Auto Multiview Post-training with Waymo Dataset#

Preparing Data#

Downloading the Waymo dataset#

Note

Use of the Waymo Open Dataset is subject to the Waymo Open Dataset Terms.

To download the Waymo dataset, you’ll need the Google Cloud CLI. If you have sudo access, you can install this via the following commands.

sudo apt-get update
sudo apt-get install apt-transport-https ca-certificates gnupg curl
curl https://packages.cloud.google.com/apt/doc/apt-key.gpg | sudo gpg --dearmor -o /usr/share/keyrings/cloud.google.gpg
echo "deb [signed-by=/usr/share/keyrings/cloud.google.gpg] https://packages.cloud.google.com/apt cloud-sdk main" | sudo tee -a /etc/apt/sources.list.d/google-cloud-sdk.list
sudo apt-get update && sudo apt-get install google-cloud-cli

Otherwise, you can follow the instructions here: https://cloud.google.com/sdk/docs/install#linux

Once installed, in packages/cosmos-predict2, run the following command to download the Waymo dataset:

gcloud init
bash scripts/download_waymo.sh datasets/multiview/waymo/ <number of desired files>

This will download the necessary files for the Waymo dataset as such:

datasets/multiview/waymo
├── downloads
│   └── segment-<sample_id>_with_camera_labels.tfrecord
└── waymo_all.json # json array of all sample ids (necessary for queries)

Given material
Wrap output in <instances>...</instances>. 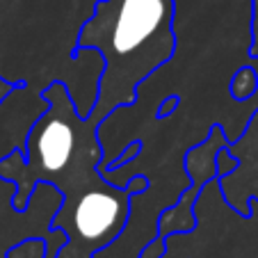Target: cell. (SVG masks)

What to work on
Duplicate, word for word, the stretch of the Waymo dataset guide from "Auto Multiview Post-training" through "the following commands.".

Task answer
Auto Multiview Post-training with Waymo Dataset#

Preparing Data#

Downloading the Waymo dataset#

Note

Use of the Waymo Open Dataset is subject to the Waymo Open Dataset Terms.

To download the Waymo dataset, you’ll need the Google Cloud CLI. If you have sudo access, you can install this via the following commands.